Shaman: It’s a term steeped in the ancient history of indigenous cultures around the world, but which has gained so much popularity today that it’s become somewhat of a trending term.

It was once one of those terms residing on the outskirts of society, but thanks to the modern day conscious shift, steeped in New Age ideas, it’s becoming as common as words like chakras, mantras, and meditation.

That’s not a bad thing. People are looking to wake up, to reconnect in a world where disconnection is the norm, and constant turmoil — mental, emotional, and physical — the result. This reality has provoked the innate human ability to heal ourselves; it’s an inward shift during a time where materialism has, in many ways, ruled our livelihood.

Shamanism is thought to be the oldest form of humanity seeking connection with creation; the oldest form of healing an individual. The practice dates back as far as the Stone Age, and the word shaman itself has been traced to the word “saman” in the language of the Tungus people in Siberia.

Scholars have translated this original term to “one who is excited, moved, or raised” and “inner heat,” according to American Shaman: An Odyssey of Global Healing Traditions by Jeffrey A. Kottler, Jon Carlson, and Bradford Keeney. In Redefining Shamanisms: Spiritualist Mediums and Other Traditional Shamans as Apprenticeship Outcomes, author David Gordon Wilson cites another translation as “person with supranormal skills.”

Shamanism was deeply rooted in ancient Incan, Indian, and Egyptian civilizations, and has continued to thrive, most notably with its prevalence as a term for all spiritual healers, and people seek them out for help with stress, depression, and other mental and physical conditions.

But shaman, now serving as an umbrella term for anything from Reiki masters to tarot readers, aura cleanser, and mediums, was once truly a specific term for spiritual healers with the ability to communicate with the dead.

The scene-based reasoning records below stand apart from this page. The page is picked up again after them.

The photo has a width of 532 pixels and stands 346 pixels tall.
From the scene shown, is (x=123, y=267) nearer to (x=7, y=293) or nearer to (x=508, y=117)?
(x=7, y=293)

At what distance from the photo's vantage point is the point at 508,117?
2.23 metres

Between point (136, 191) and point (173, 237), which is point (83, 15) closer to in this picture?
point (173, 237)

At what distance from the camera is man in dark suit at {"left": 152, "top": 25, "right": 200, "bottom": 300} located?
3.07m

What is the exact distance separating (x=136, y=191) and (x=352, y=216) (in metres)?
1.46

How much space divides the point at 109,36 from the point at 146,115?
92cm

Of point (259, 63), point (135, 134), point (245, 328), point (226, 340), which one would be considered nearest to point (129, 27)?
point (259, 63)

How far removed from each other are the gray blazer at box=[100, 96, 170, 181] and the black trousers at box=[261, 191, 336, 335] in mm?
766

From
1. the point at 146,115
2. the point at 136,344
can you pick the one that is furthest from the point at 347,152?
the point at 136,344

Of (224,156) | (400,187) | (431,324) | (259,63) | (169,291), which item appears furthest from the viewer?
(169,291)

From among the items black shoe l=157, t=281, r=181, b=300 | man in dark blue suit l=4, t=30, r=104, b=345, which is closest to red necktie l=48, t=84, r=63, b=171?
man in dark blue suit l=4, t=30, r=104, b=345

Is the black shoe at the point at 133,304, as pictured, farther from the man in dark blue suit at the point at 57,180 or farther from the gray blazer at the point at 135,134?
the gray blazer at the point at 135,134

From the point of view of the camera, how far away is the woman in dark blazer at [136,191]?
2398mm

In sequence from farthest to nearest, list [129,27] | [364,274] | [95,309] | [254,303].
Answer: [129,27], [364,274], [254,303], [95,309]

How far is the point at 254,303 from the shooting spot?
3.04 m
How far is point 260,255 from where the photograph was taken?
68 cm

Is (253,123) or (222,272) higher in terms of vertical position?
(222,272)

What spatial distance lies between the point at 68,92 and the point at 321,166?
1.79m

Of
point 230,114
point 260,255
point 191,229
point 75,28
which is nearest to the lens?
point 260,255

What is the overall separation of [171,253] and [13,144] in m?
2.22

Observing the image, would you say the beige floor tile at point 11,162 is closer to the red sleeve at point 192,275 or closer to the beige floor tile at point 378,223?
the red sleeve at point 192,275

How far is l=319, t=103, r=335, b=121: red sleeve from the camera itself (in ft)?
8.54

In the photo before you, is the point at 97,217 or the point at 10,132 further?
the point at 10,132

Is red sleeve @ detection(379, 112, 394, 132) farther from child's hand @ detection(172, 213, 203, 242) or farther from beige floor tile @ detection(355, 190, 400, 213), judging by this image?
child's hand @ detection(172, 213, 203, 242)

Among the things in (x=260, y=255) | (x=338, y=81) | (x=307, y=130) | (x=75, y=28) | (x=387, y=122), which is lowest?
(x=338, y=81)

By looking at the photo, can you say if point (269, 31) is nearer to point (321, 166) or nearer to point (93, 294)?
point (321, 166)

They were thought to be able to enter a trance, or an altered state of consciousness, through ceremony. They used their crossover to see the future and heal community members, for both physical and emotional ailments. Shamans were famously known for their ability to help people understand and come to terms with their grief.

Organized religion cast a massive shadow over shamanic practices, however, causing it to be outlawed as black magic. Since then, the term has become mystical. Indigenous people still practice it, of course, but when it comes to the Western world, the practice is more or less just a vague term for anything that incorporates New Age healing techniques.
To understand shamanism is to understand its roots. The spread of Christianity largely wiped out the term for what it once was, and while parts of the world hold the original path for it to high standards, it has been translated throughout time to become something else.
And while it’s commendable that holistic healing is gaining steam in a society where Western medicine rules, it’s important to not let the niche role of an actual shaman lose its way, and rather better understand how an appointed shaman performs a ritual that involves healing the ailing, both out of respect, as well as to better understand how shamanism could benefit your own life if you are suffering from mental or physical ailments.